◆ **Text excerpt**

Hacker News new | ask | show | jobs
by petergeoghegan 1450 days ago
> Modern hardware has evolved to the point where B+trees will often offer disappointing results, so their use in indexing has dwindled with time.

This is pure nonsense. B+Trees are used extensively and by default by 5 out of 5 of the top database systems, according to db-engines.com.

1 comments

You don't actually address the point.

If your database engine is an old design or your data is small by modern standards, then a B+tree will be one of the few indexing algorithms available and if the data is small it will probably work. Modern database kernels targeting modern hardware and storage densities typically aren't using B+trees and the reasons why are well-understood. No one with any sense is using a B+tree to index e.g. a trillion records, which is a pretty ordinary thing to do on a single server in 2022.

You can't just swap out indexing architectures due to their dependency on storage engine and scheduling behavior, so older databases like PostgreSQL will be using B+trees for the indefinite future even if suboptimal.

The transition away from B+tree based architectures in new databases engines started about 10-15 years ago. Back then I used them ubiquitously but I honestly don't remember the last time I've seen one in a new design.

> so older databases like PostgreSQL will be using B+trees for the indefinite future even if suboptimal.

PostgreSQL 14 comes with 6 builtin index types[1]: B-tree, Gist, SP-Gist, Gin, Brin, and Hash. More can be plugged in as extensions.

[1]: Chapters 63-69 of https://www.postgresql.org/docs/14/internals.html

Edited: Fixed the link to version 14.

> You don't actually address the point.

You said that B-Trees "use in indexing has dwindled with time". This is demonstrably false.

> Back then I used them ubiquitously but I honestly don't remember the last time I've seen one in a new design.

Even if that was true (which it definitely isn't), why would anybody judge the commercial or scientific relevance of B-Trees by looking at what new systems do? There are very few new systems that are intended to be competitive as general purpose systems, which is where most of the market is.

You still haven't actually named a single example of a "modern database kernel" that exemplifies what you're talking about.

You are understating the limitations of B+trees for real workloads. A common and growing problem is the lack of online indexing that scales, the particularly data model doesn't matter that much. Index construction throughput and scaling has been a serious problem at some pretty boring companies I've done work for.

Use of B+trees in new database kernels has definitely diminished. I'm not counting the installed base of SQLite etc. Ubiquity doesn't make something the pinnacle of technology -- just as often it means "legacy installed base". I still use PostgreSQL a lot and mod it when I need to but I am not under any illusions about its limitations.

◆ **Objectives**
1 > Duplicate the stretch of the B+tree indexing thread from "Even if that" through "you're talking about.".
2 > Pick up the B+tree indexing thread after its last sentence and continue it.

(Stored dataset items)
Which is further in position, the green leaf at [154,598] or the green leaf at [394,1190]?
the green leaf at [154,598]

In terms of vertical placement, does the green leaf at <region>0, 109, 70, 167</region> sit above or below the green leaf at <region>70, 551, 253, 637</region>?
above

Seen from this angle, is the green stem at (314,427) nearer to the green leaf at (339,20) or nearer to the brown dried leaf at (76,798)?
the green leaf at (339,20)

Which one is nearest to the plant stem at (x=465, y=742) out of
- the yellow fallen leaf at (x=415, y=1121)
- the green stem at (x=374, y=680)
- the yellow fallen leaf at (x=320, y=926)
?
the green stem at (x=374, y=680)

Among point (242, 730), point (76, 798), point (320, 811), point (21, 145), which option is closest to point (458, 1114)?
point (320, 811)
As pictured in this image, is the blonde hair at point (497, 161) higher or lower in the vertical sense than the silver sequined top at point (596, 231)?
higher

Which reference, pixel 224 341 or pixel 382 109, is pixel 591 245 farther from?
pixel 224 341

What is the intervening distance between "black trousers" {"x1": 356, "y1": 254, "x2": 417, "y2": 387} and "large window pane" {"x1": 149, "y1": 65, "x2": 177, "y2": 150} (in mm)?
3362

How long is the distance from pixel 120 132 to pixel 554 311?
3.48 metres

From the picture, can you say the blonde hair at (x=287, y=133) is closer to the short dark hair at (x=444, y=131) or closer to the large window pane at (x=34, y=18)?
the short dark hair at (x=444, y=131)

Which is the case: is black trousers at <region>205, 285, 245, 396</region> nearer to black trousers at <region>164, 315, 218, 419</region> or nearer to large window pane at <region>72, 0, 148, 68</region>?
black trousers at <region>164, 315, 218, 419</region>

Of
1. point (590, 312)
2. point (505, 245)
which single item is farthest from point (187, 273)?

◆ **Expected results**
1 >
Even if that was true (which it definitely isn't), why would anybody judge the commercial or scientific relevance of B-Trees by looking at what new systems do? There are very few new systems that are intended to be competitive as general purpose systems, which is where most of the market is.

You still haven't actually named a single example of a "modern database kernel" that exemplifies what you're talking about.

2 >
A "modern" database kernel that can efficiently use modern hardware is going to be a thread-per-core architecture with all I/O and execution scheduling done in user space, and the ability to operate on modern storage densities found on database servers, which can exceed a petabyte of direct-attached storage. The implications of storage density and its interaction with indexing drive most of the real changes in the way database kernels are designed. You can find elements of this in open source, but mostly in big data platforms rather than proper database engines.

That said, no one builds new high-end databases for retail anymore, the economics don't make sense. All the money moved to more specialized implementations that cater to smaller audiences where you don't need to advertise. The kernels are fully general, and widely reused, but the interfaces and surrounding bits are purpose-built for particular workloads. Hell, my old storage engines are still used under license by that lot. The days of database billboards on the 101 are an anachronism.

You keep talking about how B-Trees are rarely used but I’ve seen relatively new systems deployed that use them (or some minor variation). FoundationDB, FASTER, and a few others.

Other than in-memory hash indexing as used by SAP HANA, I’m not aware of any other data structures anywhere near as popular for database engines.

Can you name the data structure(s) that have superseded these?

> You are understating the limitations of B+trees for real workloads.

I never said anything about workloads. All I said was that your statements about B+Trees having dwindling usage are clearly false.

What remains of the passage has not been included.